Brussels Jazz Orchestra : The September Sessions (WERF 18), 1999. Le grand orchestre de Frank Vaganée est de retour avec ce compact enregistré un mois à peine après sa brillante prestation, illuminée par Kenny Werner, au Jazz Middelheim le 13 août 1999. Six morceaux sur 7, tous fascinants et totalement accessibles, sont écrits par quelques-uns de nos plus brillants compositeurs et arrangeurs : Bert Joris, Frank Vaganée, Michel Herr et Erwin Vann. Quant aux solistes, qu'ajouter de plus : Kurt Van Herck (ts), Frank Vaganée (as), Gino Lattuca (bugle), Laurent Blondiau (tp) et Bart Defoort (ts) ont déjà tous fait leur preuve au fil de leurs propres disques. La Belgique s'était fait remarquer dans le monde du jazz des années 60 par le Kenny Clarke - Francy Bolland Big Band. Voici sa nouvelle arme, affûtée avec pugnacité, compacte comme une cohorte de droïdes, et brillante comme un rasoir. [ The September Sessions ]
Erwin Vann : Worlds (J.A.S.), 1995 - 1998. Lauréat du prix SPES 95, le saxophoniste Erwin Vann abandonne le trio pour un grand ensemble comprenant trois solistes (Vann, Kenny Wheeler au bugle et Pete McCann à la guitare), une section rythmique agrémentée de percussions diverses, un quatuor à cordes, des chœurs et la voix de Norma Winstone. Au carrefour de diverses influences (jazz, world, classique), cette œuvre profonde et majestueuse ressortit davantage à la musique contemporaine d'inspiration européenne et fait la part belle à l'écriture et aux arrangements. Refusant le ressassement, ce projet ambitieux ne se laissera pas dévoiler à l'auditeur pressé à qui l'on conseillera d'écouter en priorité Shiva's Dance dans lequel les trois solistes se livrent à des improvisations débridées sur fond de percussions sautillantes. [ Commander ]
Houben Pirotton Pougin : We Can't Stop Loving You (IGLOO IGL 140), 1998. Finalement revenu de son exode folklorique, Steve Houben (as, fl), qui a emmené son batteur avec lui, s'associe au guitariste Jacques Pirotton pour un album iconoclaste. Leurs versions éclatées de thèmes repris à Gershwin, aux Shadows (le célèbre Apache) ou à Charlie Parker, traversent le ciel serein du jazz belge comme les météorites d'Armaggedon.
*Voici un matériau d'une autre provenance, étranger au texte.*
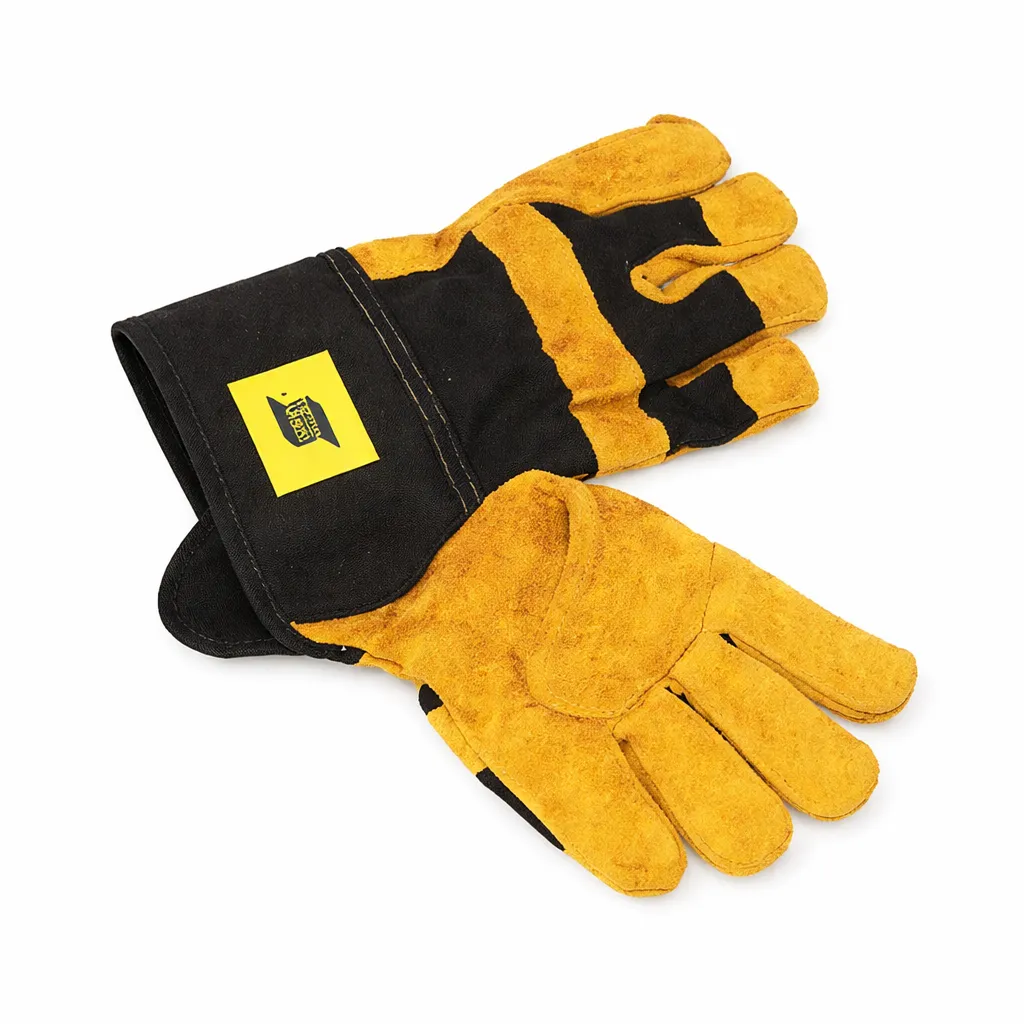 Esab Welding Safety Gears Heavy Duty Hand Gloves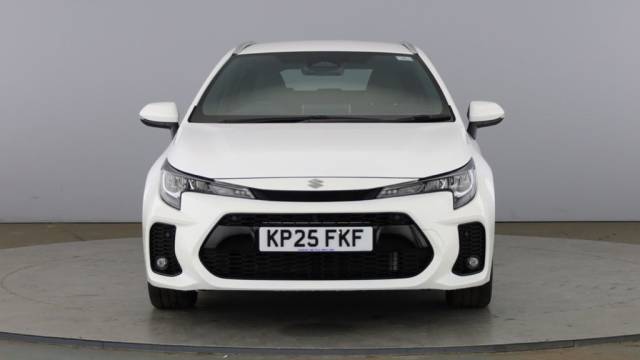 2025 Suzuki Swace 1.8 Hybrid Motion 5dr CVT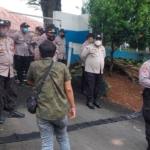 Miris, Puluhan Wartawan Geruduk Inspektorat Lebak, Ini Alasannya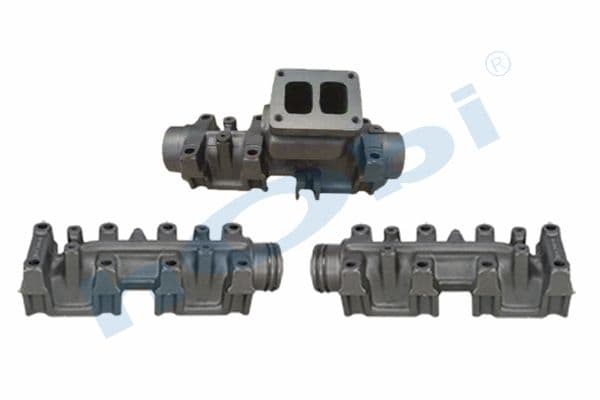 Egzoz, Manifold, SET, Man TGA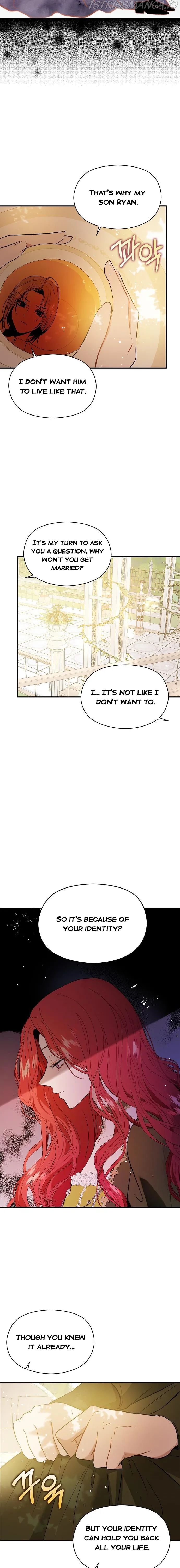 I Didn’t Mean to Seduce the Male Lead chapter 48.5 - page 3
Sauvage et cultivé, voilà un compact décapant et un retour aussi inattendu que réussi ! [ Commander ]
Pierre Vaiana : Eldorado (IGLOO IGL 067), 1989. Ouvert sur toutes les musiques, le saxophoniste Pierre Vaiana n’aurait pu trouver meilleure idée que de s’associer avec le Trio Bravo pour réaliser cet album dédié à une approche nouvelle des sons et des improvisations. Eldorado, c’est le pays des Incas quelque part entre l’Amazonie et le Pérou, source lointaine et inaccessible où s’évadent les imaginations en quête de mystères et de trésors. Fabrizzio Cassol (saxophones), Michel Massot (tuba et trombone) et Michel Debrulle (batterie), avec leur audace habituelle, ont concocté un véhicule original sur lequel Pierre Vaiana peut s’envoler vers des contrées perdues. Les musiciens soufflent avec leur âme et le vent qu’ils créent les emporte irrémédiablement dans un paysage changeant continuellement de forme et de couleur. Au bout du voyage, c’est bien un Eldorado musical qui les attend.